▶ **Task item**:
Would you output the lines from the one containing "phylum: Chordata" through the final line of the entries, exactly and with pictures omitted?

▶ **Listed entries**:
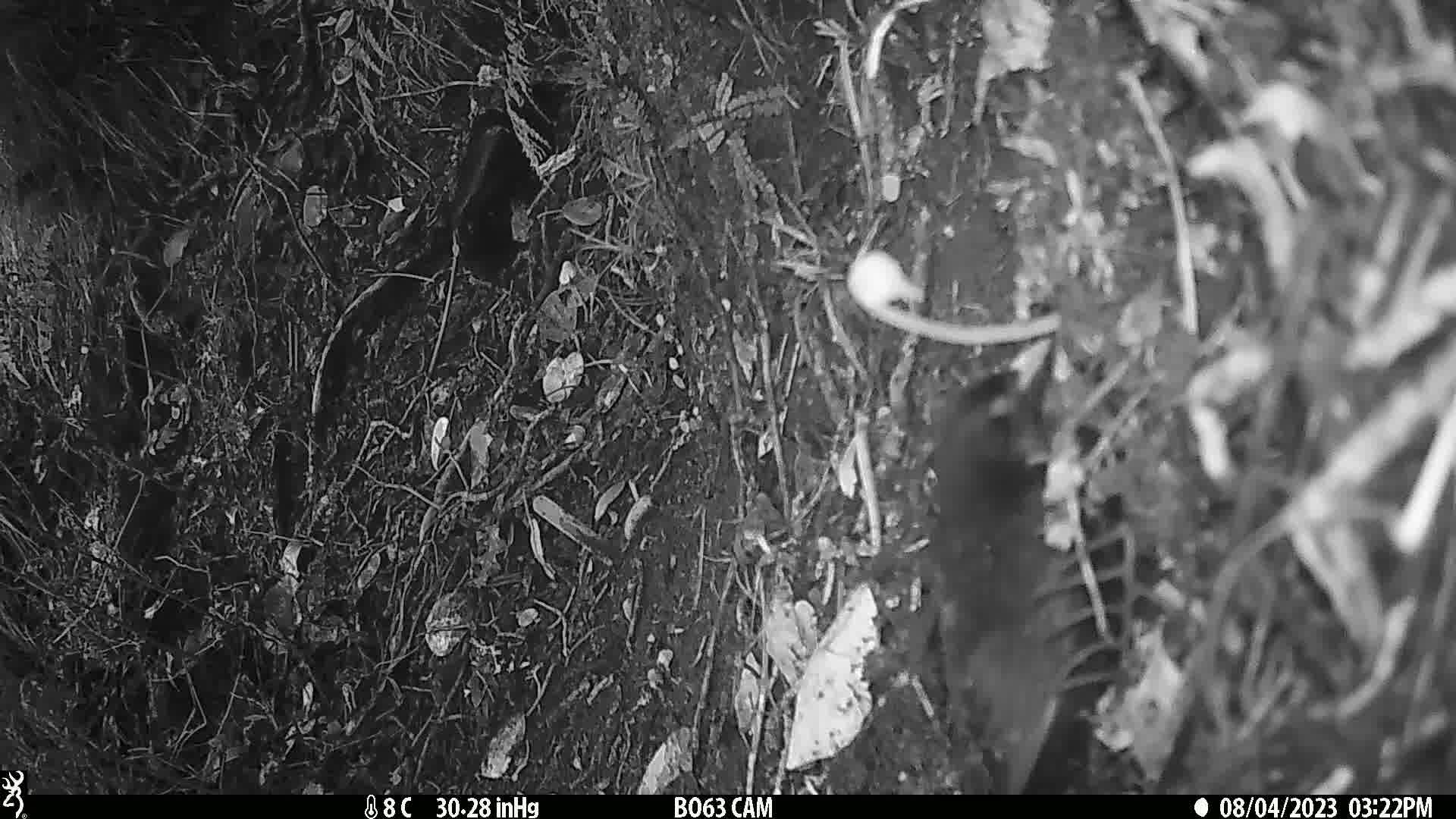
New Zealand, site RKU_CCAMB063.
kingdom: Animalia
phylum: Chordata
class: Aves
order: Passeriformes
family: Turdidae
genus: Turdus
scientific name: Turdus merula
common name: eurasian blackbird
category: blackbird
Blackbird (eurasian blackbird) (Turdus merula).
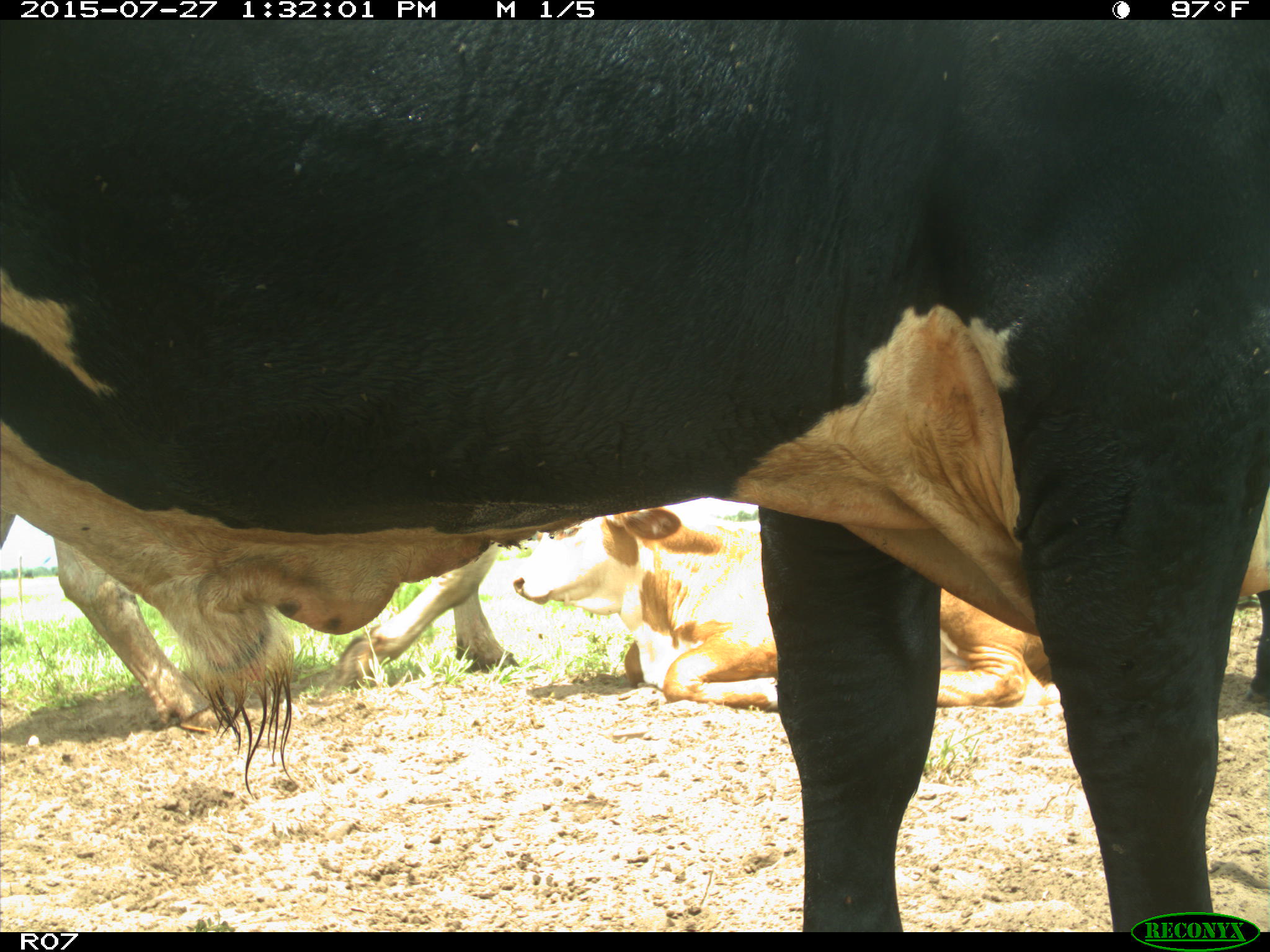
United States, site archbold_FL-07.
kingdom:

▶ **Answer space**:
phylum: Chordata
class: Aves
order: Passeriformes
family: Turdidae
genus: Turdus
scientific name: Turdus merula
common name: eurasian blackbird
category: blackbird
Blackbird (eurasian blackbird) (Turdus merula).
United States, site archbold_FL-07.
kingdom:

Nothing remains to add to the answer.